- [Exercise prompt]
Turn every line of the records below into a numbered list, leaving out blank lines and the pictures.
——
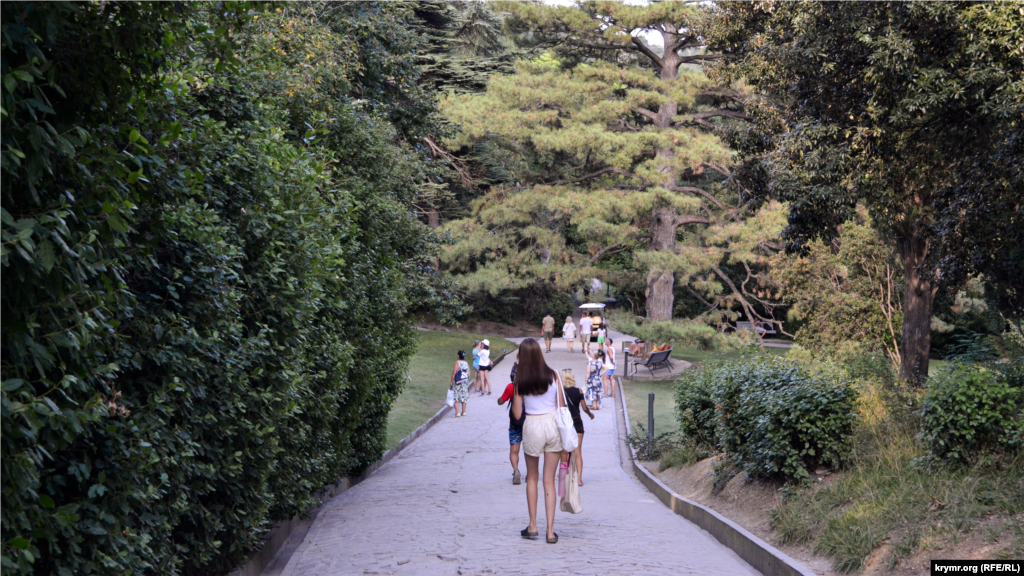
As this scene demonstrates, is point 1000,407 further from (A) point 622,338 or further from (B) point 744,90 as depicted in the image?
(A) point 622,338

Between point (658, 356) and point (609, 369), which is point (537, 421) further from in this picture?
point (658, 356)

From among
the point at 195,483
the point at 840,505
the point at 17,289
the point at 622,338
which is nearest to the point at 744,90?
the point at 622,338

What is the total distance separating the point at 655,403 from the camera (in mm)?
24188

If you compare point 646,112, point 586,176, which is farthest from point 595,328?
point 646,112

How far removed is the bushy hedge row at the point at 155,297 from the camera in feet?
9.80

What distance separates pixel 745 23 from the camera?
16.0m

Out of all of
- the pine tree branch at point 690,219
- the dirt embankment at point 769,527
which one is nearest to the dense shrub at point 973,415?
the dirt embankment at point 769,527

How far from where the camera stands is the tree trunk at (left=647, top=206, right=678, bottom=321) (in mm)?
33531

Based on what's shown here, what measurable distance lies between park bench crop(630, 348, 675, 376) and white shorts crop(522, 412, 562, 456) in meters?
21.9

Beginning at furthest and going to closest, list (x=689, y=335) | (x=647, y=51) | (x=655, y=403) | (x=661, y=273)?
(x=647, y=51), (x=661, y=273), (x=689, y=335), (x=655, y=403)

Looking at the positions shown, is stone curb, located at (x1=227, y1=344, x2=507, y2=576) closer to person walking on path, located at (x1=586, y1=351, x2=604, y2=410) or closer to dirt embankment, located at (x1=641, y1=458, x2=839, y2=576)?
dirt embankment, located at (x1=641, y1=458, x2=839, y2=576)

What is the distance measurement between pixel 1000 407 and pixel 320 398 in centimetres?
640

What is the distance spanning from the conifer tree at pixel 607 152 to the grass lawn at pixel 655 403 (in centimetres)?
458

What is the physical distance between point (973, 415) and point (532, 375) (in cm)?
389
——
- [Written solution]
1. As this scene demonstrates, is point 1000,407 further from (A) point 622,338 or further from (B) point 744,90 as depicted in the image?
2. (A) point 622,338
3. Between point (658, 356) and point (609, 369), which is point (537, 421) further from in this picture?
4. point (658, 356)
5. From among
6. the point at 195,483
7. the point at 840,505
8. the point at 17,289
9. the point at 622,338
10. which is nearest to the point at 744,90?
11. the point at 622,338
12. What is the total distance separating the point at 655,403 from the camera (in mm)?
13. 24188
14. If you compare point 646,112, point 586,176, which is farthest from point 595,328?
15. point 646,112
16. How far removed is the bushy hedge row at the point at 155,297 from the camera in feet?
17. 9.80
18. What distance separates pixel 745 23 from the camera?
19. 16.0m
20. Out of all of
21. - the pine tree branch at point 690,219
22. - the dirt embankment at point 769,527
23. which one is nearest to the dense shrub at point 973,415?
24. the dirt embankment at point 769,527
25. How far from where the camera stands is the tree trunk at (left=647, top=206, right=678, bottom=321) (in mm)?
26. 33531
27. Based on what's shown here, what measurable distance lies between park bench crop(630, 348, 675, 376) and white shorts crop(522, 412, 562, 456) in meters?
28. 21.9
29. Beginning at furthest and going to closest, list (x=689, y=335) | (x=647, y=51) | (x=655, y=403) | (x=661, y=273)?
30. (x=647, y=51), (x=661, y=273), (x=689, y=335), (x=655, y=403)
31. Looking at the positions shown, is stone curb, located at (x1=227, y1=344, x2=507, y2=576) closer to person walking on path, located at (x1=586, y1=351, x2=604, y2=410) or closer to dirt embankment, located at (x1=641, y1=458, x2=839, y2=576)?
32. dirt embankment, located at (x1=641, y1=458, x2=839, y2=576)
33. What is the distance measurement between pixel 1000 407 and pixel 320 398 in centimetres?
34. 640
35. What is the distance spanning from the conifer tree at pixel 607 152 to the grass lawn at pixel 655 403 (in centimetres)?
36. 458
37. What is the physical distance between point (973, 415) and point (532, 375) (in cm)?
38. 389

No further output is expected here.